Property in early societies

3. The institution of private property has evolved under diverse conditions; the question of its origin is not the same as that of its present justification. In early societies individual property rights were not very clearly marked. Every tribe asserted against other tribes, and tried to uphold, by war, its claims upon its customary hunting-grounds; but the claims of the individual hunter and fisher within the tribe did not often come into conflict. Private property at the outset was in personal possessions, ornaments, weapons, utensils, which were very meager in that primitive society where it was the custom "to go calling with a club instead of a card-case." Only later came individual property in land. A few years ago it was generally believed that the organization of the old German tribes was politically an almost perfect democracy, and economically a communism wherein all had equal claims on the land. To-day this opinion is very seriously questioned. It seems probable that the so-called communism was really an oligarchy of the favored, and that the masses lived in subjection, cut off from all but a meager share in the public property.

Origin vs. present justification of property

However that may have been, strong forces within historic times have put an end to the common ownership and tillage of land as it existed among the serfs of Europe. The common tillage of land was shown by experience to be wasteful. Not only did competition tend to bring the economic agents into more efficient hands, but the movement was furthered by many acts of injustice and violence on the part of those in power. Inquiries into the origin and development of this social institution are interesting and helpful in forming an estimate of its present significance, but the problems of the past are not those of to-day. Whether or not the ancient beginning of property in Europe was in violence and evil has but a remote bearing on the question as to the present working of it. Social conditions and needs have not changed more than have the forms and limits of property itself. Each generation has its own problems to solve, and each must test existing institutions by their present results, ignoring for the most part the evils of the past.

Social expediency the ground of private property

Shifting limits of the law of property

4. Private property may now be justified mainly on the grounds of social expediency. This is a broad explanation under which can be brought the many varying conditions; but it has the fault of a broad explanation, that it needs be further explained. Conceding that private property works hardship to the individual in many cases, it must be justified on the ground that, on the whole, it furthers the progress of society. Private property is looked upon by some as merely reflecting or expressing the economic inequalities of men; the man poor in ability is the man poor in property. It is looked upon by others as exaggerating, indeed at times reversing, the economic abilities of men. In general, it must be judged by this test: Does it further the welfare of society better than would any alternative plan for the control of economic wealth? The question is not whether it is faultless, for no human institution is so. Nor must it be assumed that property is a fixed and uniform mode of control; there are many kinds of property. Different parts of wealth may be treated in different ways: there may be private property in wagons, and public property in roads; private property in houses, and public property in forests; private property in automobiles, and, in some countries, public property in railway-carriages. But any rule of property, like any other workable human law, must be applicable to all individuals that meet the conditions. Hence any human institution must be judged by its average working, not by exceptional cases.

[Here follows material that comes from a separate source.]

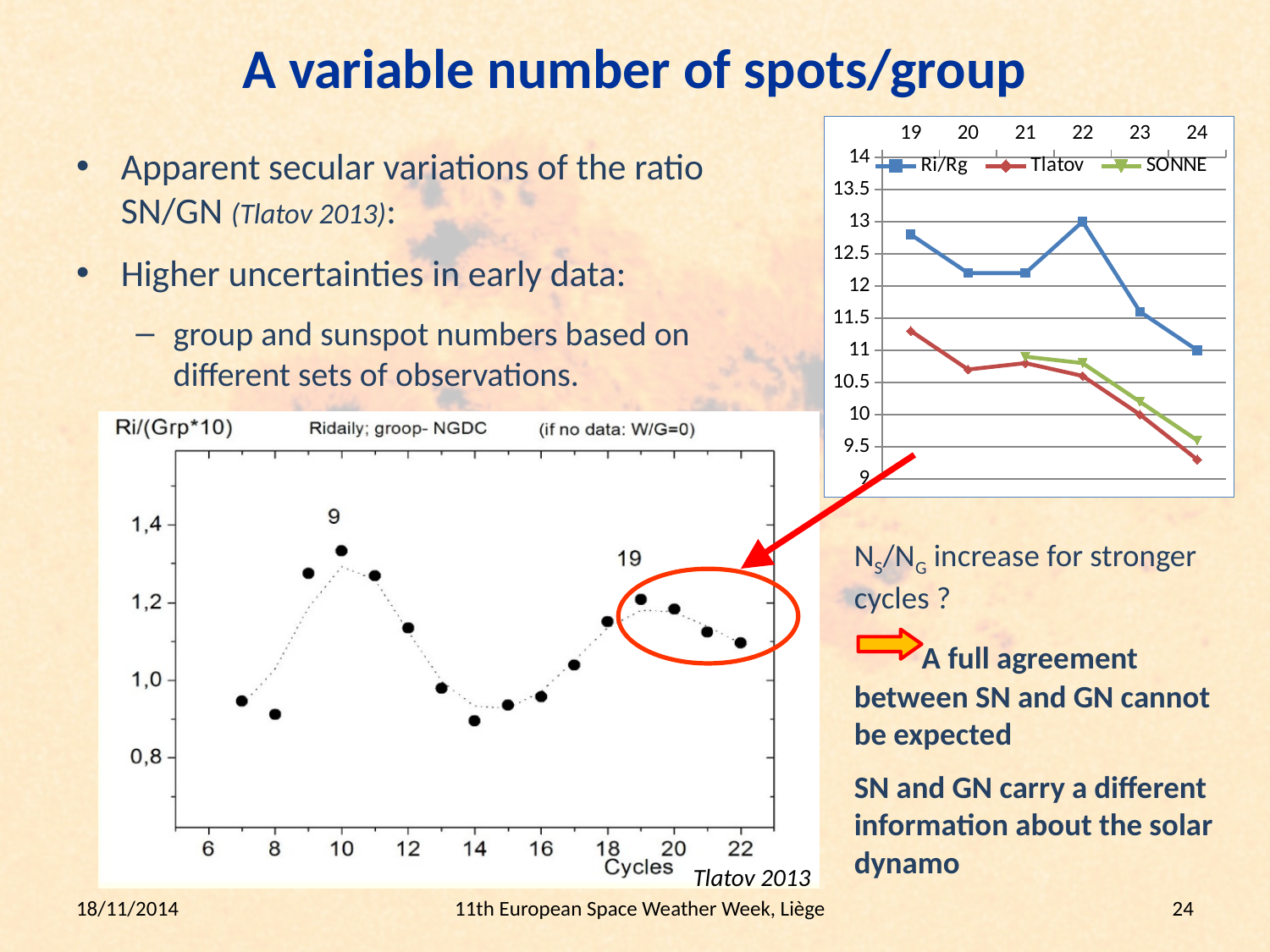
In the top-right chart, how many cycles are shown on the x axis? 6 In the top-right chart, at which cycle is the Ri/Rg series highest? 22 In the top-right chart, which series has the larger value at cycle 19, Ri/Rg or Tlatov? Ri/Rg In the top-right chart, how many series does the legend list? 3 What kind of chart is the top-right chart? line chart In the top-right chart, is the Ri/Rg value at cycle 19 greater or less than 12.5? greater In the bottom-left chart, is the value at cycle 10 greater or less than 1.2? greater In the top-right chart, is the Tlatov value at cycle 24 greater or less than 9.5? less In the top-right chart, does the Tlatov series generally rise or fall from cycle 19 to cycle 24? fall In the top-right chart, at which cycle is the Ri/Rg series lowest? 24 In the top-right chart, what are the names of the series in the legend? Ri/Rg, Tlatov, SONNE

The very acceptance of the theory of social expediency implies the need of a readjustment of the institution of private property; for private property, as it is found to-day, is complicated by many historical accidents. Survivals of ancient injustice and relics of feudal institutions that rest on no vital reason remain in our new country as well as in the older ones. The limits of property in many respects are determined, not according to the logic of expediency, but by the social inertia which often governs succeeding generations.